> [Stated problem]: Quote the blog post on taking risks, starting with "When I think" and going on through "and risk again.".

** BEGIN Supplied passage **

Tsh is the founder of this blog and lives in Bend, Oregon with her husband and 3 kids. Her latest book is Notes From a Blue Bike, and believes a passport is one of the world's greatest textbooks.

As you start this week, may you jump off that cliff into the water and the unknown.

I podcasted with my friend Stephanie from Melbourne, Australia earlier last week, and then when we hung up I read her recent post about worldschooling. Later that evening, I cracked open Walden, Thoreau’s account about his two-year gig as a 19th century nonconformist.

And then I had to go and see Walter Mitty on date night with Kyle, which pretty much sealed the deal for me that this was the message I am to receive right now: risk, risk, risk. Risk is good. Risk means taking a chance, but on the off-chance you’ll succeed. (Even if it means you might fail.)

When I think about the stories I love, they’re usually about the protagonist moving from fear to freedom by way of stepping a bit into the unknown, when they finally decided the risk was worth it. It might mean choosing looking stupid, or being wrong, or falling flat on their face—but then they dust themselves off and risk again.

** END Supplied passage **
** BEGIN Dataset **

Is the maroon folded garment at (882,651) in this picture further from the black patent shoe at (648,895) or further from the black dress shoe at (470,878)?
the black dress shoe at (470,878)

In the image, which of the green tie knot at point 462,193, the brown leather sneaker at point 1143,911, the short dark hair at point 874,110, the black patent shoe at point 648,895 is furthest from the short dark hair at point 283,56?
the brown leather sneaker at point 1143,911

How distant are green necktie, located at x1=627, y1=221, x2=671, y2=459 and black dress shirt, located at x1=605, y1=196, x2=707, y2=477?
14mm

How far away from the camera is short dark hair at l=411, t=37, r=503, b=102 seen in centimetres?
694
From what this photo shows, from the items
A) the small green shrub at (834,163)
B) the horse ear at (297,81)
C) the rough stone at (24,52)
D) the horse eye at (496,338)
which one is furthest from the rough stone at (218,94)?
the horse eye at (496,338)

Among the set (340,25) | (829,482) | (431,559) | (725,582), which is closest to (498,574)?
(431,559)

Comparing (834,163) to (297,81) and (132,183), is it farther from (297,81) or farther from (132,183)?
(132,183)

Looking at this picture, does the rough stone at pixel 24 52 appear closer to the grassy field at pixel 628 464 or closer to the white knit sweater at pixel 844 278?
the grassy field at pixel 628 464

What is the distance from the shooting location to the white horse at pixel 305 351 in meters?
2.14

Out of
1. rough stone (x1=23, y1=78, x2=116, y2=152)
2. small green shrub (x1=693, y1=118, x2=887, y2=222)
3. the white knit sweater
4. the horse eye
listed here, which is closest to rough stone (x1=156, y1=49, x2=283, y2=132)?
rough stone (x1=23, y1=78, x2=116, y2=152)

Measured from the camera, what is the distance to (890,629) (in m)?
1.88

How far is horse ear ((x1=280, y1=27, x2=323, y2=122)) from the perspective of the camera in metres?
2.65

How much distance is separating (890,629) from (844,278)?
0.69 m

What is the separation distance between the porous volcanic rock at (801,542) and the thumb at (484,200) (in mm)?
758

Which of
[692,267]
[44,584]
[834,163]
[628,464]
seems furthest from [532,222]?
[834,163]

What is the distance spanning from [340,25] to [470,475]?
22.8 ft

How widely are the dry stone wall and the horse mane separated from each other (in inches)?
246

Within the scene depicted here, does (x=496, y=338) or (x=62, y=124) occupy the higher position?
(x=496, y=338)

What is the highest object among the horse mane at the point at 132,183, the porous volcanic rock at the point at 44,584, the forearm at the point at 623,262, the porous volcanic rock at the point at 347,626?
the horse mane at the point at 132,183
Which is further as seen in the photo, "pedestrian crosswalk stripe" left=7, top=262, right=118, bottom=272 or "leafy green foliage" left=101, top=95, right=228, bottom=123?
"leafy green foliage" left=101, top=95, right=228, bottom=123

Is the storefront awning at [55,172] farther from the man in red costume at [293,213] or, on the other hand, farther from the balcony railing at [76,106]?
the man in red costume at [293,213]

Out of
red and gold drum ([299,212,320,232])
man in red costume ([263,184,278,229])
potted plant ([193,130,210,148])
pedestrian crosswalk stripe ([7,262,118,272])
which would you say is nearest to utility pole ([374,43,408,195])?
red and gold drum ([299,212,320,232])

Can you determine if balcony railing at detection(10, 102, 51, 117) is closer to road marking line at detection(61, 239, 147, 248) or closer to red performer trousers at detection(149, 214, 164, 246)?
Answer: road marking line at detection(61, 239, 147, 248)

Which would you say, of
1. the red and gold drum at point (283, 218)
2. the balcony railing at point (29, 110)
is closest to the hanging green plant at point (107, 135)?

** END Dataset **

> [Result of the task]:
When I think about the stories I love, they’re usually about the protagonist moving from fear to freedom by way of stepping a bit into the unknown, when they finally decided the risk was worth it. It might mean choosing looking stupid, or being wrong, or falling flat on their face—but then they dust themselves off and risk again.